You ducked your head, dropped the outfit onto one of Nicola’s chairs, and scurried back to your desk to hide behind it. To hide the grey pencil skirt, you knew Malcolm liked because he could see every curve of your body. To hide the way you’d cross your legs the moment you saw him, because just the sight of him was enough to turn you on. To hide the way you craved yet another cigarette already, because today was turning out to be too damn stressful. You slipped your glasses on to see your computer screen as it slowly whirred to life again. Nicola paced in front of your desk, muttering to herself about Malcolm, pretending not to be nervous about his sudden appearance for the first time in her life. You slowly typed in your password, slowly brought up her diary you already had access to, and slowly logged into both your email and hers. Eventually, Ollie and Glenn steered her into her office to apparently give her some tips on how to deal with Malcolm Tucker, and you shared a not-so-convinced look with Terri. 

Ollie still pissed his pants every time the spin doctor so much as glared at him. 

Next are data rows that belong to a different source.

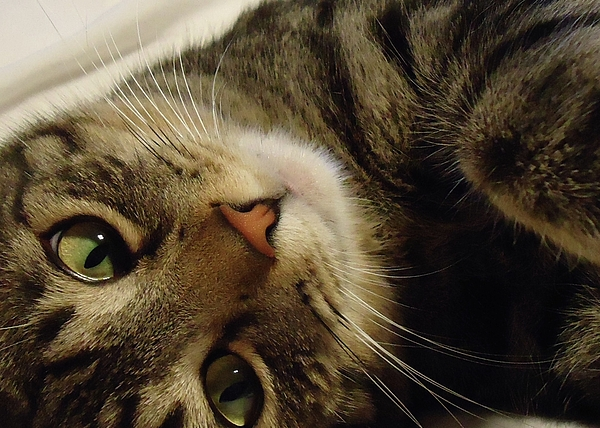 Cat Photograph - Mom Likes Me Best by Leslie Manley
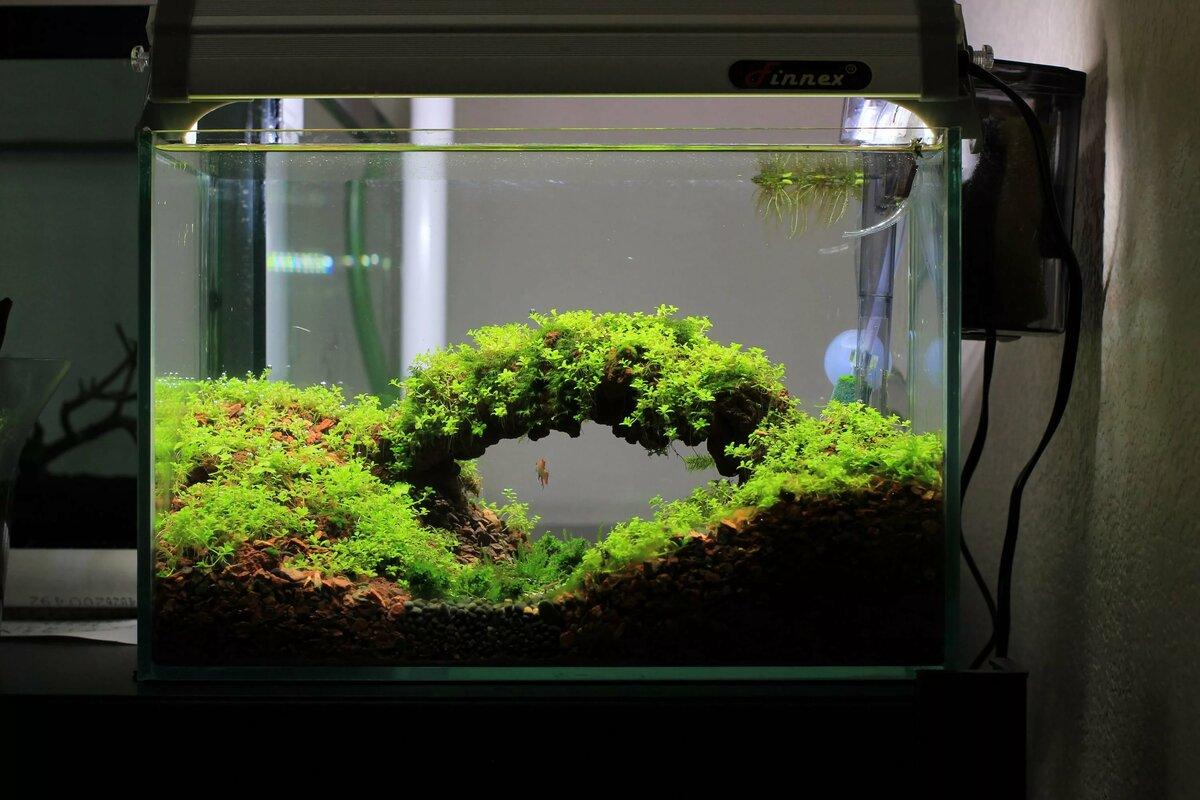 нано аквариум фото особенность посемейного списка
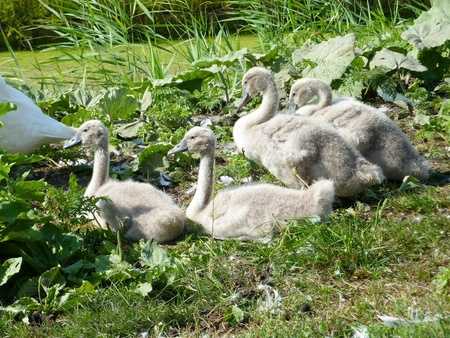 olur: Young mute swans at the waterfront of a ditch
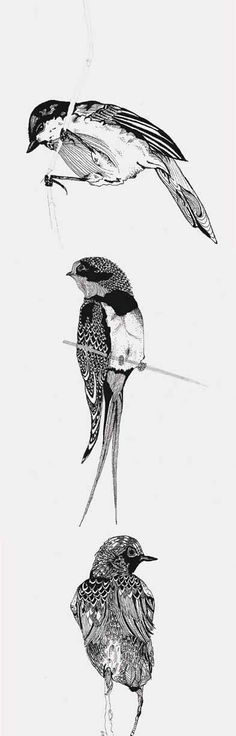 Pen drawings of Small Birds loving the perched swallow xx Drawings Of Birds, Animal Drawings, Pen Drawings, Pet Birds, Small Birds, Mechanical Art, Chef D Oeuvre, Ap Art, Sketch Painting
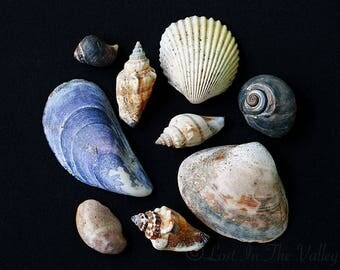 Beach Decor, Still Life Photography, Nautical Photograph, Seashells Photo, Ocean Print, Minimalist, Natural History, Sea Picture, Coastal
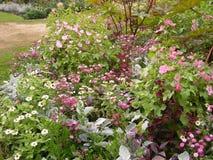 De bloemen en de installaties van de parktuin Stock Afbeeldingen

A familiar fist knocked on the edge of your desk. Your head tilted up, trying to keep your smile polite, subtle. Not too bright, not too coy, or coquettish, or whatever you always felt you looked like when Malcolm looked at you like he already wanted to bend you over your desk. He liked your reading glasses. Liked slipping them up your nose when he was drilling into you and making you moan, liked leaving a lingering kiss where the leg met the skin at the back of your ear, liked when you sent him sexy photographs in only the glasses. 

“Hi, Malcolm.” His gaze flickered from your eyes to the slightly smudged lip gloss on your mouth, and back up to your eyes so quickly you wouldn’t have noticed if you hadn’t been staring so intently at him. 

“Morning, sweetheart.” 

“Bad day?” He looked tense, tired, like he’d been run over by every new Minister getting a position today. Most likely, he couldn’t wait to be alone with you, even if only for five minutes. You couldn’t give him the chance. You had a date tonight, and you’d been very firm when you told him last week was the very last time. 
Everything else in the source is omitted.